Figure 1. Regional transcriptomics in response to oxygen glucose deprivation (OGD).
Volcano plots of differentially expressed transcripts in the cortex (A), white matter (B), and deep grey matter (C) after OGD. Colored dots represent transcripts that were significantly differentially expressed after OGD (p < 0.05). Positive log2 fold-change (red) indicates significantly upregulated expression after OGD, and negative log2 fold-change (blue) indicates significantly downregulated expression. The tables describe the top 5 most upregulated (top rows) or downregulated (bottom rows) transcripts and their functions in the cortex (D), white matter (E), and deep grey matter (F).
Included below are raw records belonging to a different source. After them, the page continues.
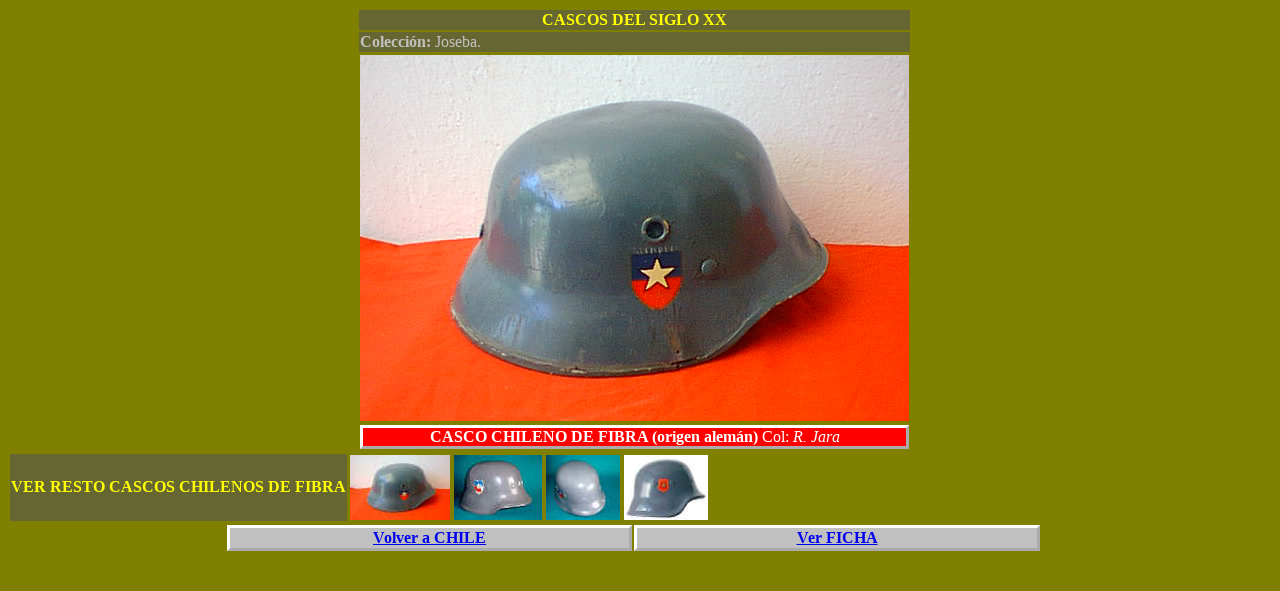

--- FILE ---
content_type: text/html
request_url: https://cascoscoleccion.com/chile/chifofia.html
body_size: 3709
content:
<html>


<!-- Mirrored from cascoscoleccion.com/chile/chifofia.htm by HTTrack Website Copier/3.x [XR&CO'2014], Mon, 21 Aug 2017 09:00:56 GMT -->
<!-- Added by HTTrack --><meta http-equiv="content-type" content="text/html;charset=ISO-8859-1" /><!-- /Added by HTTrack -->
<head>
<meta http-equiv="Content-Language" content="es">
<meta http-equiv="Content-Type" content="text/html; charset=windows-1252">
<meta name="GENERATOR" content="Microsoft FrontPage 4.0">
<meta name="ProgId" content="FrontPage.Editor.Document">
<title>Chileno Mº fibra alemán</title>
</head>

<body bgcolor="#808000">

<script language="Javascript"> 
<!--
// codigo de script para bloquear el visionado del codigo
// fuente escrito en la presente pagina

var mymessage = "without access.";

function rtclickcheck(keyp){
  if (navigator.appName == "Netscape" && keyp.which == 3) {
    alert(mymessage);
    return false;
  }

  if (navigator.appVersion.indexOf("MSIE") != -1 && event.button == 2) {
    alert(mymessage);
    return false;
  }
}

document.onmousedown = rtclickcheck
//-->
</script>
<table border="0" width="100%">
  <tr>
    <td width="33%" align="center"></td>
    <td width="33%" align="center" bgcolor="#666633"><b><font color="#FFFF00">CASCOS
      DEL SIGLO XX</font></b></td>
    <td width="34%"></td>
  </tr>
  <tr>
    <td width="33%"></td>
    <td width="33%" bgcolor="#666633"><font color="#C0C0C0"><b>Colección:</b> <font face="CommercialScript BT">Joseba.</font></font></td>
    <td width="34%"></td>
  </tr>
  <tr>
    <td width="33%"></td>
    <td width="33%">
      <p style="border: 20 outset #FF0000"><img border="0" src="chileb/chifial.jpg" width="549" height="366"></td>
    <td width="34%"></td>
  </tr>
  <tr>
    <td width="33%"></td>
    <td width="33%">
      <p align="center" style="background-color: #FF0000; border-style: outset; border-color: #FFFFFF"><font color="#FFFFFF" face="Arial Black"><b>CASCO
      CHILENO DE FIBRA (origen alemán) </b>Col: <i>R. Jara</i></font></td>
    <td width="34%"></td>
  </tr>
</table>
<table border="0">
  <tr>
    <td bgcolor="#666633" align="center">
      <b><font color="#FFFF00">VER RESTO CASCOS CHILENOS DE FIBRA</font></b>
    </td>
    <td>
      <p style="border: 10 outset #FFFFFF"><a href="chifofia.html"><img border="0" src="chileb/chifix.jpg" width="100" height="65"></a></td>
    <td>
      <p style="border: 10 outset #FFFFFF"><a href="chifofic.html"><img border="0" src="chileb/chifi2.jpg" width="88" height="65"></a></td>
    <td>
      <p style="border: 10 outset #FFFFFF"><a href="chifofi3.html"><img border="0" src="chileb/chifi3x.jpg" width="74" height="65"></a></td>
    <td>
      <p style="border: 10 outset #FFFFFF"><a href="chifofi4.html"><img border="0" src="chileb/chifi4x.jpg" width="84" height="65"></a></td>
  </tr>
</table>
<table border="0" width="100%" height="15">
  <tr>
    <td width="17%" height="23" align="center"></td>
    <td width="32%" style="background-color: #C0C0C0; border-style: outset; border-color: #FFFFFF" height="23" align="center">
      <p align="center"><font color="#FFFF00"><b><a href="chile.html">Volver a
      CHILE</a></b></font></td>
    <td width="32%" style="background-color: #C0C0C0; border-style: outset; border-color: #FFFFFF" height="23" bgcolor="#808000" align="center">
      <p style="background-color: #C0C0C0" align="center"><b><font color="#FFFF00"><a href="chifibra.html"><span style="background-color: #C0C0C0">Ver
      FICHA</span></a></font></b></td>
    <td width="18%" height="23" align="center"></td>
  </tr>
</table>

</body>


<!-- Mirrored from cascoscoleccion.com/chile/chifofia.htm by HTTrack Website Copier/3.x [XR&CO'2014], Mon, 21 Aug 2017 09:00:57 GMT -->
</html>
Figure 2. Transcripts significantly differentially expressed after oxygen glucose deprivation (OGD) in only one region.
Gene ontology enrichment analyses were performed on differentially expressed transcripts in only one region with the ShinyGO graphical gene-set enrichment tool using the ferret genome (A-B). Only 2 transcripts were significantly altered in the deep grey matter relating to myelination, cell-cell adhesion, and anti-inflammatory response. Transcripts and their corresponding log2 fold change that are significantly upregulated (red) or downregulated (blue) after OGD (C).

Figure 3. Biological processes related to differentially regulated transcripts of interest.
Upregulated (top row) or downregulated (bottom row) transcripts after OGD in the cortex (left column; A, D), white matter (middle column; B, E), and deep grey matter (right column; C, F). Gene ontology enrichment analyses were performed on differentially expressed transcripts with the ShinyGO graphical gene-set enrichment tool using the ferret genome.